DATA5100讲解、辅导R、讲解Data Mining、辅导R程序语言
- 首页 >> 其他 DATA5100: Data Mining: R Programming
Short Project 2
Scenario
The only data researcher/chemical analyst has resigned at the Blane Research Company. Prior to this person resigning, the wine dataset results from a chemical analysis of wines grown in the same region in Italy but derived from three different cultivars was under analysis for research recommendations for local growers in the same region. The analysis determined the quantities of 14 constituents found in each of the three types of wines.
Today is your first day as a data researcher/chemical analyst at the Blane Research Company. To get you up to speed, your supervisor has directed you to take the wine.csv file and analyze it using R.
Assignment Instructions
Download the wine.csv file from ulearn. Follow the steps below and take screenshots of your output and place in a word document, with a full description of each screenshot taken. When you are complete with the assignment, name your file ShortProject2.doc then submit via the Short Project 2 submission link.
The attributes are as follows:
1) Class
2) Alcohol
3) Malic acid
4) Ash
5) Alcalinity of ash
6) Magnesium
7) Phenolsx
8) Flavanoids
9) Nonflavanoid phenols
10) Proanthocyanins
11) Color intensity
12) Hue
13) OD280/OD315 of diluted wines
14) Proline
1) Load data into R
1.Open R Studio and set the directory where you have saved wine.csv as the working directory.
2.Load the wine.csv into an R object named data.
2) Visualize descriptive statistics with the boxplot and histogram
1.Create a standard boxplot of the Alcohol, Malic Acid, Ash, and Alcalinity columns in data.
2.Create a modified boxplot of the data where the line and box represent the same values as in the standard boxplot, but the whiskers represent 1.5xIQR from the 1st and 3rd quartiles. Outliers are then any values that fall beyond this point and are shown as a circle.
3.Create a histogram of the Ash column in data.
4.Create a histogram of the Ash column in data but use 100 breaks.
5.Plot a kernel density plot of the Ash column in data.
3) Explore and Compare Multiple Variables
1.Compute the covariance of the Ash and Alcohol columns in data.
2.Create a covariance matrix of the Ash and Alcohol columns in data.
3.Create a scatterplot of the data.
4) Find Similar Data Objects
1.Create a distance matrix of data.
Short Project 2
Scenario
The only data researcher/chemical analyst has resigned at the Blane Research Company.
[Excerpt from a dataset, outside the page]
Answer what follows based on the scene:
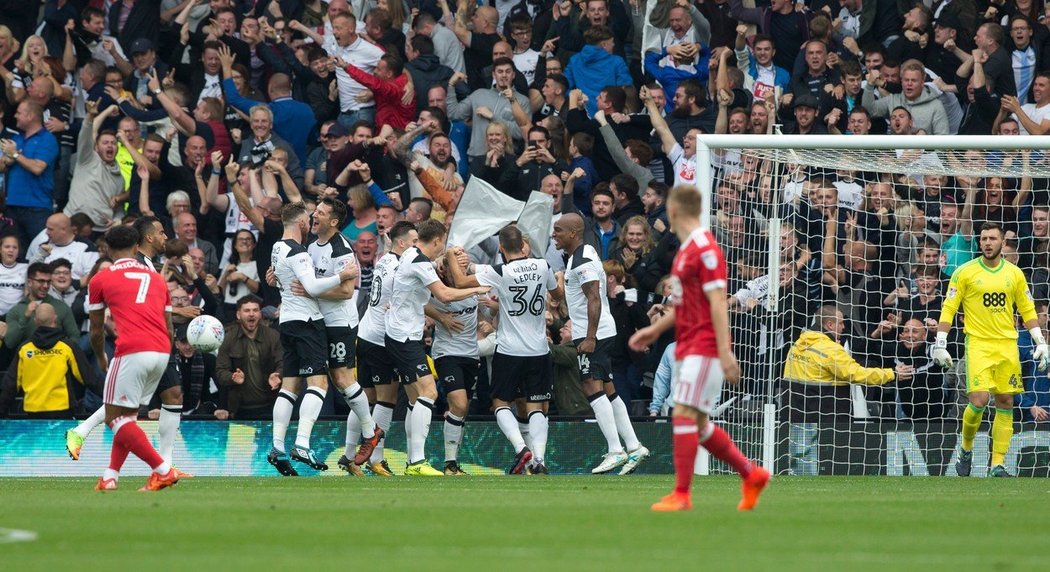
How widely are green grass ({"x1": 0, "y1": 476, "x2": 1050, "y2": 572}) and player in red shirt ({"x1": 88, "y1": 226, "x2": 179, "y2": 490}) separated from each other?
0.40 meters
Prior to this person resigning, the wine dataset results from a chemical analysis of wines grown in the same region in Italy but derived from three different cultivars was under analysis for research recommendations for local growers in the same region. The analysis determined the quantities of 14 constituents found in each of the three types of wines.
Today is your first day as a data researcher/chemical analyst at the Blane Research Company. To get you up to speed, your supervisor has directed you to take the wine.csv file and analyze it using R.
Assignment Instructions
Download the wine.csv file from ulearn. Follow the steps below and take screenshots of your output and place in a word document, with a full description of each screenshot taken. When you are complete with the assignment, name your file ShortProject2.doc then submit via the Short Project 2 submission link.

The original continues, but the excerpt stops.